There’s always a lot that goes into winning a championship, but one of the most important factors to Pittsburgh’s Stanley Cup run last season was how well the team’s unheralded young players performed. Matt Murray, Bryan Rust, and Conor Sheary all took their turn playing hero on the way to the 2016 title.
They are all regular “NHLers” now, but that doesn’t mean Pittsburgh is done bringing up impactful youngsters from the AHL.
Impressively, the Penguins still have a couple young players performing at a high level in the AHL that could potentially make an impact this season; the first of which is wing Jake Guentzel. He’s spent only one week in Pittsburgh, but he’s already making his case for why he should permanently stay with the Penguins.
With both Patric Hornqvist and Chris Kunitz out due to injuries, coach Mike Sullivan needed to fill two spots on the top six and elected the rookie to make his debut alongside Evgeni Malkin and Phil Kessel last Monday against the Rangers.
It didn’t take long for Guentzel to make an impact, as he scored a goal on his first NHL shift, and then he added a second one in the first period. His first came off the rush, where Guentzel has done some of his best work in the minors, and the second was on a loose rebound in the slot.
The 22-year-old was done scoring in that game, but not for the week. He added another goal in Saturday’s game against New Jersey on another loose puck close to the net.
Now, Guentzel won’t continue to score on 50 percent of his shots, but his presence should be a breath of fresh air for a team that actually hasn’t seen much secondary scoring yet this season.
Despite the fact secondary scoring was a bedrock for this team last spring, Sidney Crosby and Evgeni Malkin have combined to score about 35.0 percent of the team’s goals at even strength. Interestingly, that number is down 5.0 percent since Guentzel’s arrival, and he’s a big reason why.

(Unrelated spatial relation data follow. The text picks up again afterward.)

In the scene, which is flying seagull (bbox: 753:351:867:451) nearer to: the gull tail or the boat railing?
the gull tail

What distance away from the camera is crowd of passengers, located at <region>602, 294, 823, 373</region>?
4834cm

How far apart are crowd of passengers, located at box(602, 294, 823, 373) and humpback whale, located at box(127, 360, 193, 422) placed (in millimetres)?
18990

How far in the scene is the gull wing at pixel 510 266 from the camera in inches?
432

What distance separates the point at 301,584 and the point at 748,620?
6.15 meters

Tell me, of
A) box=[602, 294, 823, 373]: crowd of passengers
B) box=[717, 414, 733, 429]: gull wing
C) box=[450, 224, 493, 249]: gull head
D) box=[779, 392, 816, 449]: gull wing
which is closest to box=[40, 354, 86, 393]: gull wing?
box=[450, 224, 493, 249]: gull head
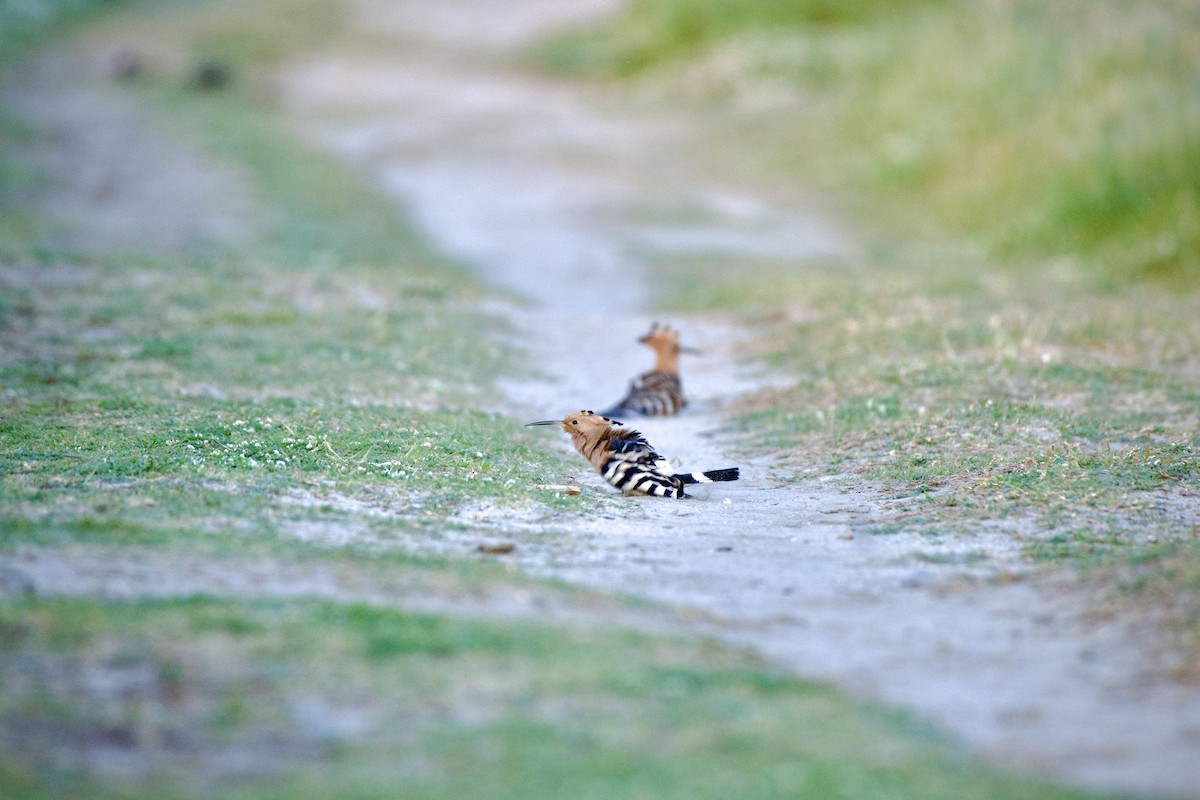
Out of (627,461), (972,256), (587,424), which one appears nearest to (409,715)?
(627,461)

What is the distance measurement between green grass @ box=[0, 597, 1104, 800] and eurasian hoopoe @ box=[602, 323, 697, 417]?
4971 millimetres

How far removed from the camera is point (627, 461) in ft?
26.8

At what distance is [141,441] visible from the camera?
8070 mm

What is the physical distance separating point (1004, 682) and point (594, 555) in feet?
6.97

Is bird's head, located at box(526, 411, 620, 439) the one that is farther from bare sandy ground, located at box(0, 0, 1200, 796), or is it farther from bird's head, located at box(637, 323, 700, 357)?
bird's head, located at box(637, 323, 700, 357)

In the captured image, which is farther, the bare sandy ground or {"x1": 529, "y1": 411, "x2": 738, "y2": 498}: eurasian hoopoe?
{"x1": 529, "y1": 411, "x2": 738, "y2": 498}: eurasian hoopoe

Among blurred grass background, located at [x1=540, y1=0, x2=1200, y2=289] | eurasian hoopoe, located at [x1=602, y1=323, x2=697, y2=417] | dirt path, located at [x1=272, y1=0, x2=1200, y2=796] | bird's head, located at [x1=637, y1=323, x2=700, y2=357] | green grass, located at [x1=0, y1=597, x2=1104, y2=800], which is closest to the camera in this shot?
green grass, located at [x1=0, y1=597, x2=1104, y2=800]

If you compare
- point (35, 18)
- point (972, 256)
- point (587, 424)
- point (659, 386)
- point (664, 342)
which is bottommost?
point (587, 424)

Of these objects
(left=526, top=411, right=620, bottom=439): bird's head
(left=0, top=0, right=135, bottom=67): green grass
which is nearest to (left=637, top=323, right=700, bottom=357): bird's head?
(left=526, top=411, right=620, bottom=439): bird's head

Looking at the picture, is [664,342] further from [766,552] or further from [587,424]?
[766,552]

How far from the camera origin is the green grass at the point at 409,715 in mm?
4227

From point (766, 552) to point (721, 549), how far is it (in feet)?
0.70

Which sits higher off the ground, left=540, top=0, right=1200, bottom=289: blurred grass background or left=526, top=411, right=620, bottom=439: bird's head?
left=540, top=0, right=1200, bottom=289: blurred grass background

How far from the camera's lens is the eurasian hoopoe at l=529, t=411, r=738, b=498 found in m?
8.02
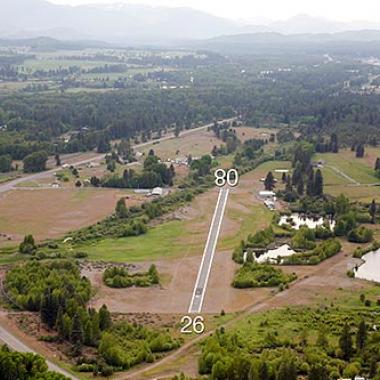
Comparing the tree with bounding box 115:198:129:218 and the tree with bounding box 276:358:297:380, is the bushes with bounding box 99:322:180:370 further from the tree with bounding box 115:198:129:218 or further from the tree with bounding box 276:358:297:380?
the tree with bounding box 115:198:129:218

The 22-year-old hasn’t even played a full season at the AHL level, so it’s tough to determine what type of goal production to expect from him, but in 16 games at Wilkes-Barre Scranton to begin this season, he had seven goals and 17 points.
During his final season at Nebraska-Omaha, he had 19 goals and 46 points in 36 games. Alongside Malkin and Kessel, there are reasons to believe Guentzel could score 15-20 goals.
If he continues to play on the second line, he isn’t technically a secondary scorer because Guentzel would be on the top six, but he is another scoring option at even strength.
The Guentzel play from his first NHL week that stood out the most was Friday versus Minnesota. On a simple dump into the offensive zone, the 22-year-old got on his horse and bore down hard on the Wild defense, creating a loose puck.
Malkin quickly corralled it and found an open Kessel on the opposite side of the net for a score.
Those kinds of puck battle wins were just as important to Pittsburgh’s formula last season as team speed. Without Hornqvist and Kunitz, there’s a lot less grit in the Penguins’ lineup, but Guentzel at least proved on that play, and on two of his goals, he isn’t afraid to go to the dirty areas. Pittsburgh could use more of that even when Hornqvist and Kunitz return.
Now, the biggest question, though, will be if Guentzel stays, who leaves? Once healthy, Hornqvist deserves a top-line role and Kunitz should assume a spot in the top-nine.
That’s much trickier, and there’s no logical answer. Forwards Nick Bonino and Tom Kuhmhackl have struggled the most to score and own the worst possession numbers on the team, but they play valuable roles on the penalty kill. The same can basically be said for Eric Fehr.
That might mean Rust or fellow 2015 call-up Scott Wilson could be in line for reduced playing time. Both have scored within the last week but have just three goals each to match the production from Guentzel’s first NHL week.
The solution will not be easy, but as always, this is a good problem to have. Based on Pittsburgh’s recent history, this team is going to go through more injuries, and they will need all their young players at some point over the course of 60 more games.
Having said that, should Guentzel continue to score and display the same youth and energy that sparked their Stanley Cup run last season, Pittsburgh must ride his hot streak and keep him in the lineup.